* THE DATA
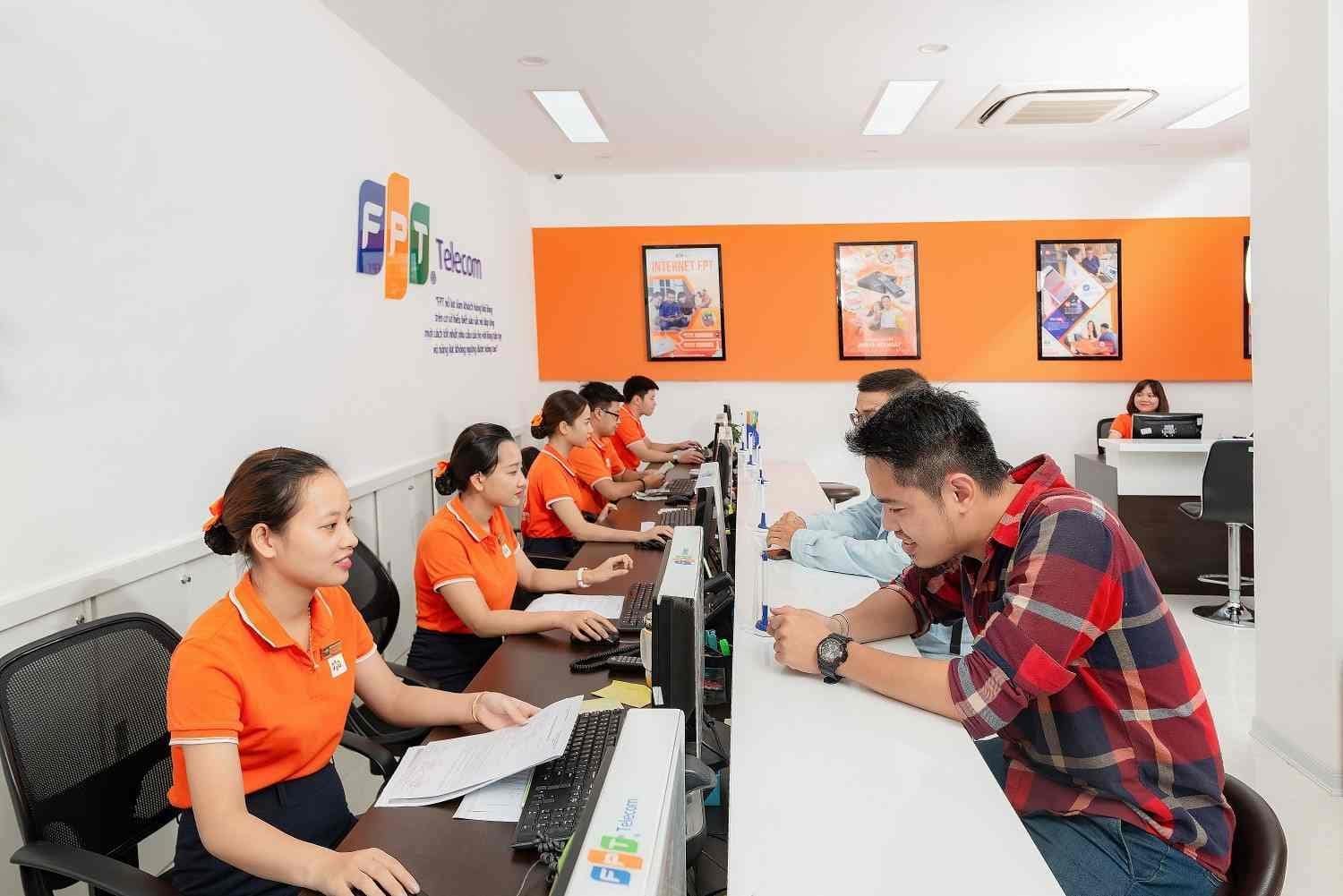 nên dùng gói cước internet nào cho gia đình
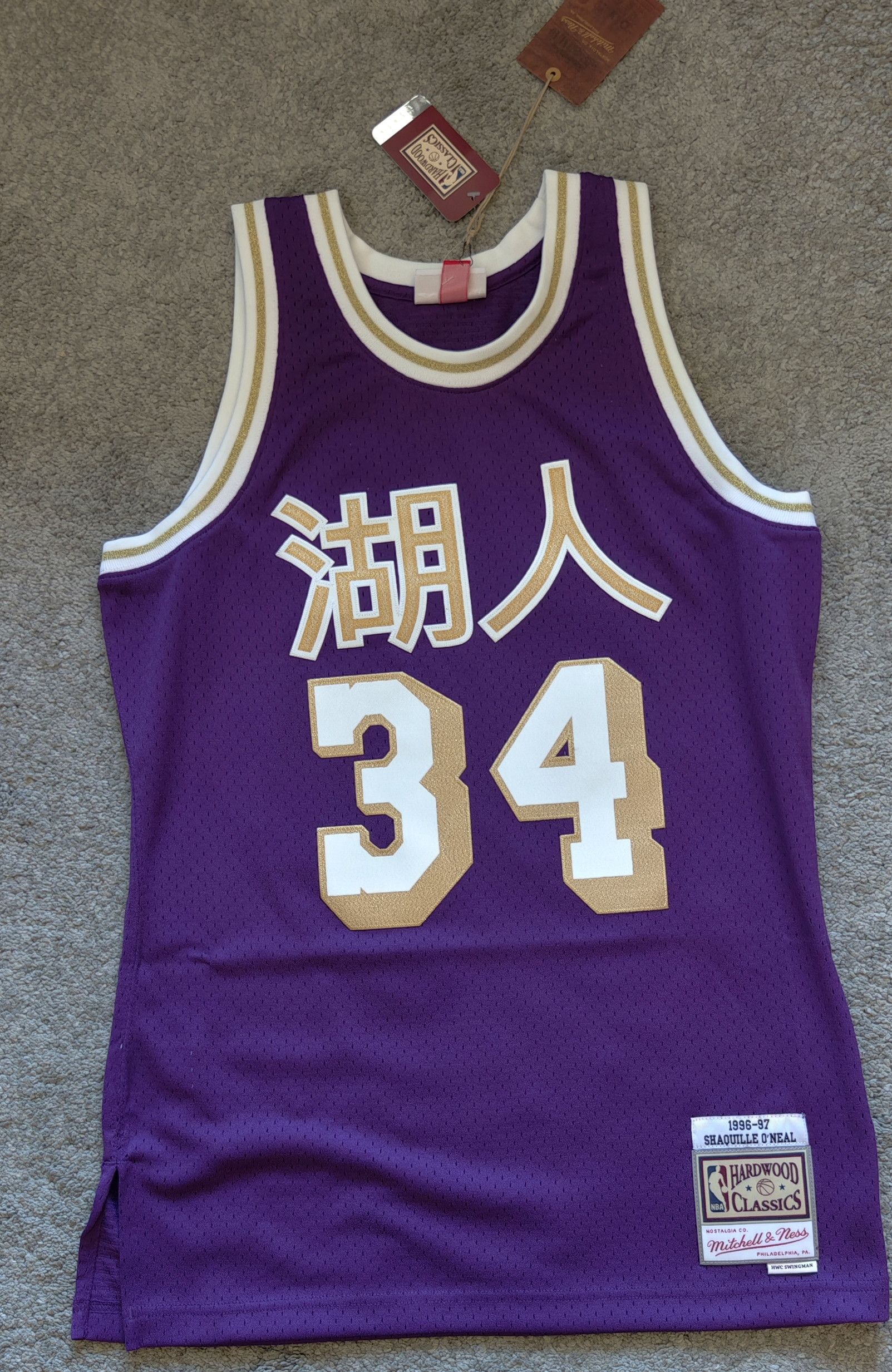 Mitchell & Ness Mens Mitchell & Ness NBA CNY Jersey Lakers Shaquille O'Neal Size US M / EU 48-50 / 2 - 1 Thumbnail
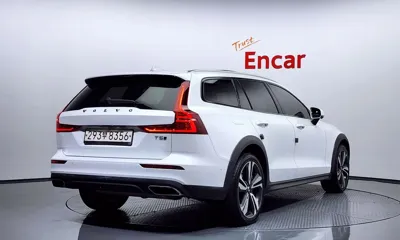 Volvo V60 2020, 89077 км, за 18326.32 USD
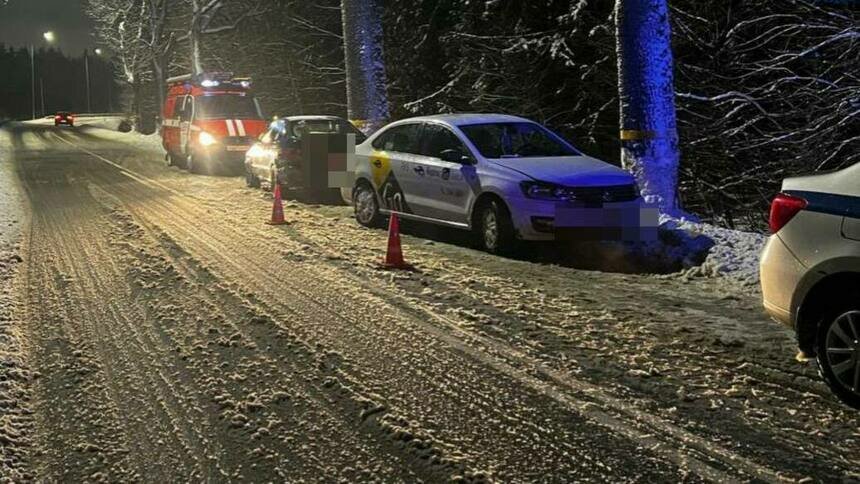 На трассе Калининград — Зеленоградск Volkswagen на прямом участке  дороги выехал на встречку и врезался в дерево   - Новости Калининграда | Фото: Госавтоинспекция Калининградской области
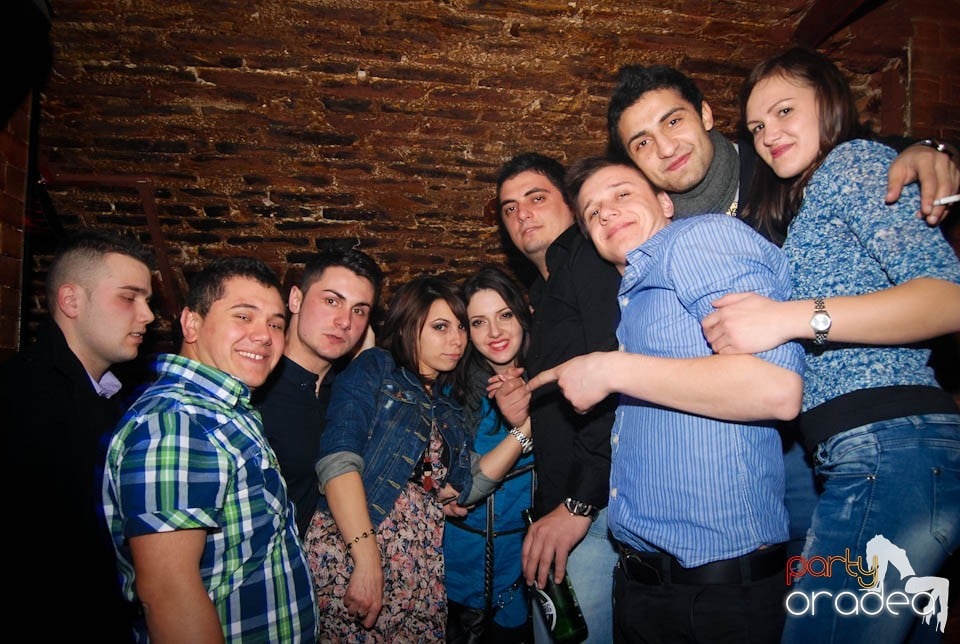 Sâmbătă seara în Club Escape, 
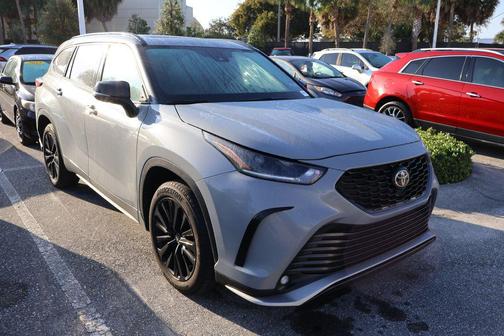 2025 Toyota Highlander XSE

* PROBLEM REQUIREMENTS
From the line containing "Sâmbătă seara în" down to the last line of the data, print every line exactly and nothing else. Pictures stay out of the copy.

* FINISHED EXERCISE
 Sâmbătă seara în Club Escape, 
 2025 Toyota Highlander XSE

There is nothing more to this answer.